SET EXERCISE:
Take the material and output all of it exactly.

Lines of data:
▼
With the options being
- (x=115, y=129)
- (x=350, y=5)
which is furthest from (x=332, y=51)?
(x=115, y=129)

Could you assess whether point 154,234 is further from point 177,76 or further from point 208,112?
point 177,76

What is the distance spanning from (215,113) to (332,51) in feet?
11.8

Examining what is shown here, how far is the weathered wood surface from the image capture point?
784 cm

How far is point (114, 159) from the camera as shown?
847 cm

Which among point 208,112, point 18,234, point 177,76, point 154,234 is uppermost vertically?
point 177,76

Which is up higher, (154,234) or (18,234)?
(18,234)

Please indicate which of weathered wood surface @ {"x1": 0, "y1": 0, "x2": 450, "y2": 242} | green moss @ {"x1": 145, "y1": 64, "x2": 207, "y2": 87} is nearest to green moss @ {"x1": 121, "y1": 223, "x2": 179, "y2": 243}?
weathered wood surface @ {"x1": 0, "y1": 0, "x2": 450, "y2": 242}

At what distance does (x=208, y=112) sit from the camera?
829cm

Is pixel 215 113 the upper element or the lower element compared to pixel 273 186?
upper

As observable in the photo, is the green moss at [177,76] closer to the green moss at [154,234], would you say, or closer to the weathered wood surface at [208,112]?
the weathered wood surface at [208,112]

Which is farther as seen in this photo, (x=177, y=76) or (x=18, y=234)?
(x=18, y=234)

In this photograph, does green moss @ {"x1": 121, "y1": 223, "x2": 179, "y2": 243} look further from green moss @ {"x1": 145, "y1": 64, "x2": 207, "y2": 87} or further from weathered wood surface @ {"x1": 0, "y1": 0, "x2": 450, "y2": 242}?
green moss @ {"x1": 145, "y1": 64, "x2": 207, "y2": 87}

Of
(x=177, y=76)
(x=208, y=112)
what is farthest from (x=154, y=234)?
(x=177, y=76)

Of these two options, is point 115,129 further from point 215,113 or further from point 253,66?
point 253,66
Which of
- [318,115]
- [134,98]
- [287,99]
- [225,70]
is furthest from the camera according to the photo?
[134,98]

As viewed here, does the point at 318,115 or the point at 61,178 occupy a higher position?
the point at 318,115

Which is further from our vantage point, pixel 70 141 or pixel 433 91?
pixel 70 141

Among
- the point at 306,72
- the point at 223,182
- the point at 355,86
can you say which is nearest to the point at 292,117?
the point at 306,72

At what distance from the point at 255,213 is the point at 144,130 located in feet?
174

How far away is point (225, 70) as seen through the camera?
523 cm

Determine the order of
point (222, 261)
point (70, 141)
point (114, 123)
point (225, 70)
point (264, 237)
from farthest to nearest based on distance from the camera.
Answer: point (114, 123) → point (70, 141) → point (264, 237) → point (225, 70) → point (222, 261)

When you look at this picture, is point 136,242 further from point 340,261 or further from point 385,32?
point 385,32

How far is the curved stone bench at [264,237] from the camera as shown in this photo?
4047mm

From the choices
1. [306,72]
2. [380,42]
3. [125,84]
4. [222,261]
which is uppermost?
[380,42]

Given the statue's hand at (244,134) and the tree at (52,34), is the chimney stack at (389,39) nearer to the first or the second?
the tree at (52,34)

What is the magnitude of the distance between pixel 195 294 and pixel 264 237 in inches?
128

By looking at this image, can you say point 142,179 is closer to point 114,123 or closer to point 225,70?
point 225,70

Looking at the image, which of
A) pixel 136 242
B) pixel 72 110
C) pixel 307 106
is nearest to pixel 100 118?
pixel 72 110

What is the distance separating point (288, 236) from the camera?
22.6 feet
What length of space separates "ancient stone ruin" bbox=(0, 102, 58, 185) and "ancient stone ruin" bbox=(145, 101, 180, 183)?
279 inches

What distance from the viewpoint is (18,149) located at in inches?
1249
▲
EXERCISE ANSWER:
With the options being
- (x=115, y=129)
- (x=350, y=5)
which is furthest from (x=332, y=51)?
(x=115, y=129)

Could you assess whether point 154,234 is further from point 177,76 or further from point 208,112?
point 177,76

What is the distance spanning from (215,113) to (332,51) in feet?
11.8

Examining what is shown here, how far is the weathered wood surface from the image capture point?
784 cm

How far is point (114, 159) from the camera as shown?
847 cm

Which among point 208,112, point 18,234, point 177,76, point 154,234 is uppermost vertically?
point 177,76

Which is up higher, (154,234) or (18,234)?
(18,234)

Please indicate which of weathered wood surface @ {"x1": 0, "y1": 0, "x2": 450, "y2": 242} | green moss @ {"x1": 145, "y1": 64, "x2": 207, "y2": 87} is nearest to green moss @ {"x1": 121, "y1": 223, "x2": 179, "y2": 243}?
weathered wood surface @ {"x1": 0, "y1": 0, "x2": 450, "y2": 242}

At what distance does (x=208, y=112) sit from the camera?
829cm

Is pixel 215 113 the upper element or the lower element compared to pixel 273 186?
upper

As observable in the photo, is the green moss at [177,76] closer to the green moss at [154,234], would you say, or closer to the weathered wood surface at [208,112]?
the weathered wood surface at [208,112]

Which is farther as seen in this photo, (x=177, y=76) or (x=18, y=234)?
(x=18, y=234)

In this photograph, does green moss @ {"x1": 121, "y1": 223, "x2": 179, "y2": 243} look further from green moss @ {"x1": 145, "y1": 64, "x2": 207, "y2": 87} or further from weathered wood surface @ {"x1": 0, "y1": 0, "x2": 450, "y2": 242}?
green moss @ {"x1": 145, "y1": 64, "x2": 207, "y2": 87}

Of
(x=177, y=76)
(x=208, y=112)
what is farthest from (x=154, y=234)?
(x=177, y=76)

Of these two options, is point 115,129 further from point 215,113 or further from point 253,66?
point 253,66
Which of
- [318,115]
- [134,98]
- [287,99]
- [225,70]
is furthest from the camera according to the photo?
[134,98]

As viewed here, does the point at 318,115 or the point at 61,178 occupy a higher position?
the point at 318,115

Which is further from our vantage point, pixel 70 141 or pixel 433 91?
pixel 70 141

Among
- the point at 306,72
- the point at 223,182
- the point at 355,86
can you say which is nearest to the point at 292,117?
the point at 306,72

At what distance from the point at 255,213 is the point at 144,130 located in feet?
174

How far away is point (225, 70) as seen through the camera?
523 cm

Determine the order of
point (222, 261)
point (70, 141)
point (114, 123)
point (225, 70)
point (264, 237)
from farthest to nearest based on distance from the camera.
Answer: point (114, 123) → point (70, 141) → point (264, 237) → point (225, 70) → point (222, 261)

When you look at this picture, is point 136,242 further from point 340,261 or further from point 385,32?
point 385,32

How far is the curved stone bench at [264,237] from the camera as shown in this photo?
4047mm

From the choices
1. [306,72]
2. [380,42]
3. [125,84]
4. [222,261]
which is uppermost?
[380,42]

Given the statue's hand at (244,134) and the tree at (52,34), is the chimney stack at (389,39) nearer to the first or the second?
the tree at (52,34)

What is the magnitude of the distance between pixel 195 294 and pixel 264 237 in inches?
128

By looking at this image, can you say point 142,179 is closer to point 114,123 or closer to point 225,70?
point 225,70

Looking at the image, which of
A) pixel 136 242
B) pixel 72 110
C) pixel 307 106
is nearest to pixel 100 118?
pixel 72 110

What is the distance separating point (288, 236) from the camera?
22.6 feet
What length of space separates "ancient stone ruin" bbox=(0, 102, 58, 185) and "ancient stone ruin" bbox=(145, 101, 180, 183)?
279 inches

What distance from the viewpoint is (18,149) located at in inches?
1249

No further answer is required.